Das Informationspaket zielt darauf ab, eine verlässliche Grundlage für den risikoarmen Einsatz von generativer KI zu schaffen. Der inhaltliche Fokus liegt auf der zielgruppengerechten Sensibilisierung sowie Schulung von Beschäftigten und Entscheidungstragenden. Thematisch ordnen sich die Initiativen der Allianz für Cyber-Sicherheit in die drei Schwerpunkte

  • Sicherheit durch KI,
  • Gefährdung durch KI sowie
  • Sicherheit für KI ein.

Das Hilfsangebot richtet sich insbesondere an kleine und mittelgroße Unternehmen sowie Behörden, die oft nur über begrenzte eigene Ressourcen zur KI-Regulierung und Mitarbeiterschulung verfügen.

Modularer Aufbau der Schulungs- und Leitungsmaterialien

Strukturell setzt sich das Informationspaket aus vier aufeinander abgestimmten Komponenten zusammen, die neben Empfehlungen für Führungskräfte auch konkrete Schulungsmaterialien umfassen. Den Kern bilden modular strukturierte Präsentationsfolien, die flexibel für Vorträge oder das Selbststudium zusammengestellt werden können. Diese Schulungsunterlagen decken ein breites Spektrum ab, das von technologischen Grundlagen über regulatorische Anforderungen und Transparenzpflichten bis hin zu praktischen Risikohinweisen und Prompting-Empfehlungen reicht. Ergänzt werden die Foliensätze durch eine Handreichung für Schulungsverantwortliche sowie ein prägnantes Merkblatt mit den wichtigsten Grundsätzen. Die Dokumente für die Leitungsebene unterstützen Führungskräfte dabei, anwendungsfallbezogene Regeln aufzustellen und spezifische Bedrohungen wie den Abfluss sensibler Daten oder manipulative Eingaben frühzeitig zu erkennen.

Organisatorischer Handlungsbedarf für Unternehmen

Aus Datenschutz- und Compliance-Perspektive erfordert die Einführung generativer KI-Systeme klare betriebliche Steuerungsprozesse.

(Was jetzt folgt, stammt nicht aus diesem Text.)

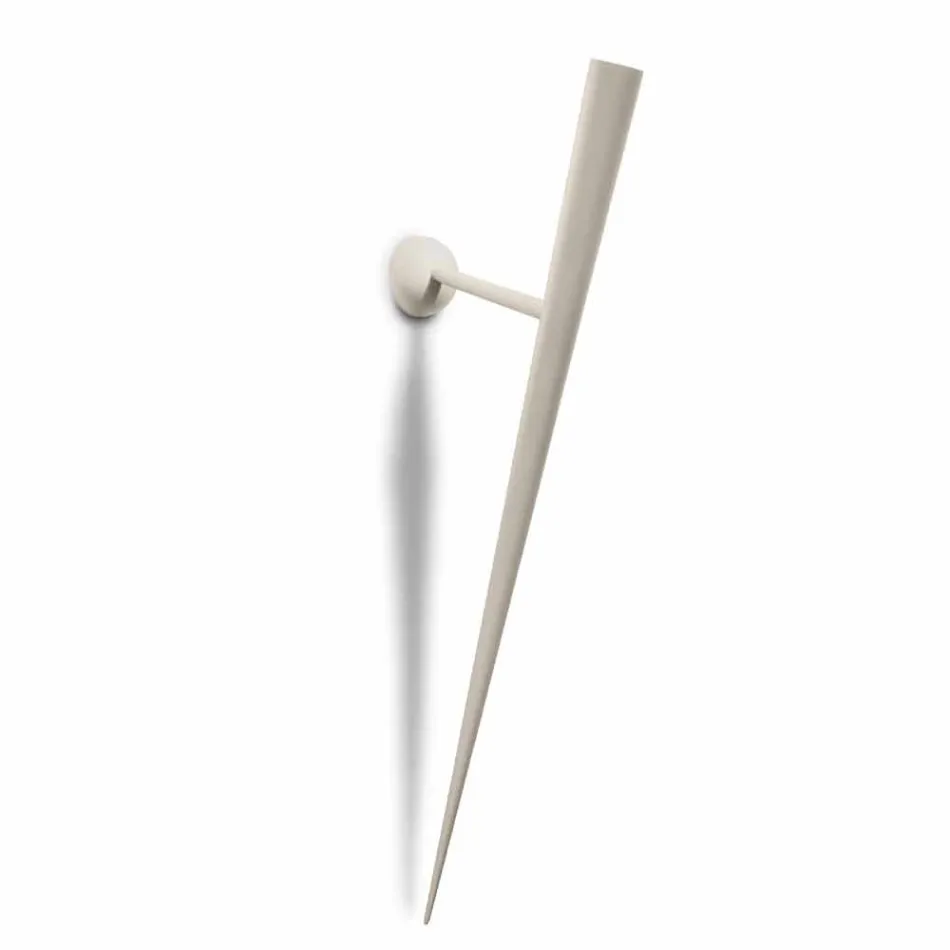 Llambë muri në metal të lyer me LED të integruar të prodhuar në Itali - Froni Viadurini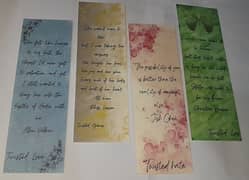 Twisted series bookmarks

Das BSI empfiehlt Organisationen die Ausarbeitung einer übergeordneten KI-Strategie sowie den Erlass verbindlicher KI-Richtlinien unter Berücksichtigung geltender Gesetze wie der DSGVO oder der KI-VO. Zudem sollten interne Zuständigkeiten durch die Benennung von Verantwortlichen eindeutig geregelt werden. Eine zentrale Voraussetzung für die Risikokontrolle bildet die Führung einer vollständigen Übersicht aller im Unternehmen eingesetzten KI-Anwendungen und -Modelle. Sämtliche Beschäftigte, die KI-Werkzeuge im Arbeitsalltag nutzen, müssen verbindlich geschult und für den datenschutzgerechten Umgang sensibilisiert werden (KI-Kompetenz).

Schlussfolgerungen für die Praxis

Für die Praxis empfiehlt sich daher bei der Implementierung neuer KI-Anwendungen ein schrittweises und strukturiertes Vorgehen. Vor der Freigabe eines Dienstes muss zunächst der konkrete Anwendungsfall definiert und eine zugeschnittene Risikoanalyse durchgeführt werden. Aus den identifizierten Risiken lassen sich anschlussfähig Anforderungskriterien für die Auswahl geeigneter KI-Modelle ableiten. Verbleibende Restrisiken müssen darüber hinaus durch technische Schutzmaßnahmen bei der Systemintegration oder durch organisatorische Verhaltensregeln für die Endnutzenden minimiert werden.

Fazit

Das BSI-Informationspaket bietet Organisationen eine fundierte Orientierung, um generative KI-Systeme datenschutzkonform und sicher in die betrieblichen Abläufe zu integrieren. Durch die Kombination aus Leitfäden für Führungskräfte, Schulungsmodulen und organisatorischen Schutzmaßnahmen können Unternehmen mithilfe der BSI Materialien Compliance-Risiken minimieren sowie die Belegschaft wirksam für den verantwortungsvollen Umgang mit KI-Technologien qualifizieren.